Now, those who believe that Ghana is a problem-free paradise and that I have painted a fantastic non-existent picture of gloom and doom may just be the exceptions who have never been victims of pilferage, burglary, daylight highway robbery, or any armed robbery. They may be Ghanaians who live in a well-insulated world completely their own where they may have minimal or zero exposure to crime or little or no discomfiture in their interactions with the struggling citizens.
For everyone else who lives in the midst of the ever-growing social deterioration, it is incumbent upon us to encourage, or rather pressure, our government to develop incentives, through free enterprise mechanisms, to grow and empower a large middle class society.

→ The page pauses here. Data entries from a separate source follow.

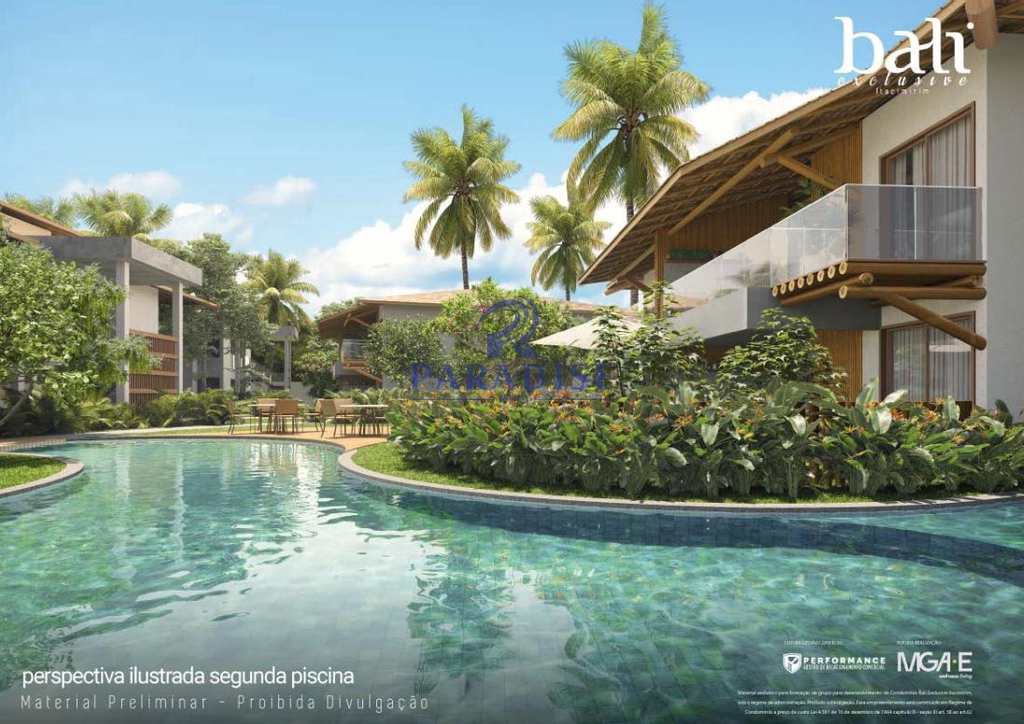 Casa em Camaçari, no bairro Itacimirim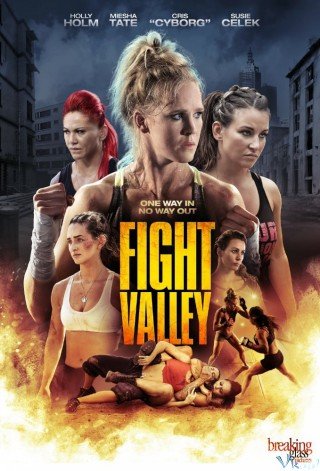Phim Võ Sĩ Đường Phố - Fight Valley (2016)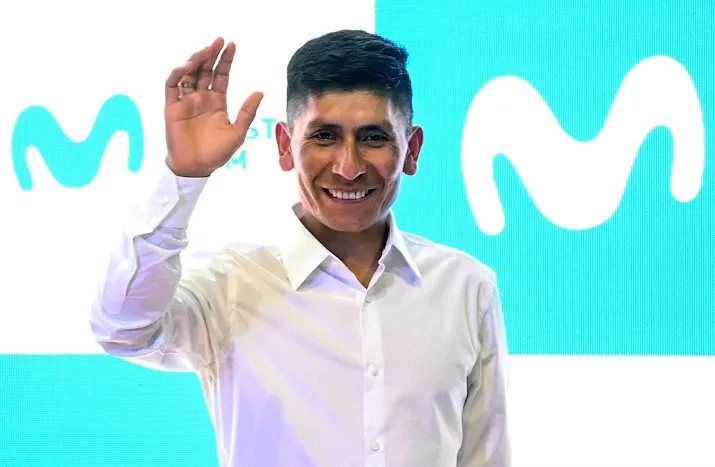 oud winnaar quintana vastberaden giro ditalia te fietsen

Until that happens, we are going to continue building our beautiful mansions and nice single-family homes and hide them behind heavily fortified tall walls in order to keep out our dispossessed brothers and sisters. And until the over pressurized powder keg is diffused and the pressure substantially released, we will continue go to sleep with one eye always open filled with fear and paranoia about whether we will be the next armed robbery victims in our self-constructed fortified residential penitentiaries.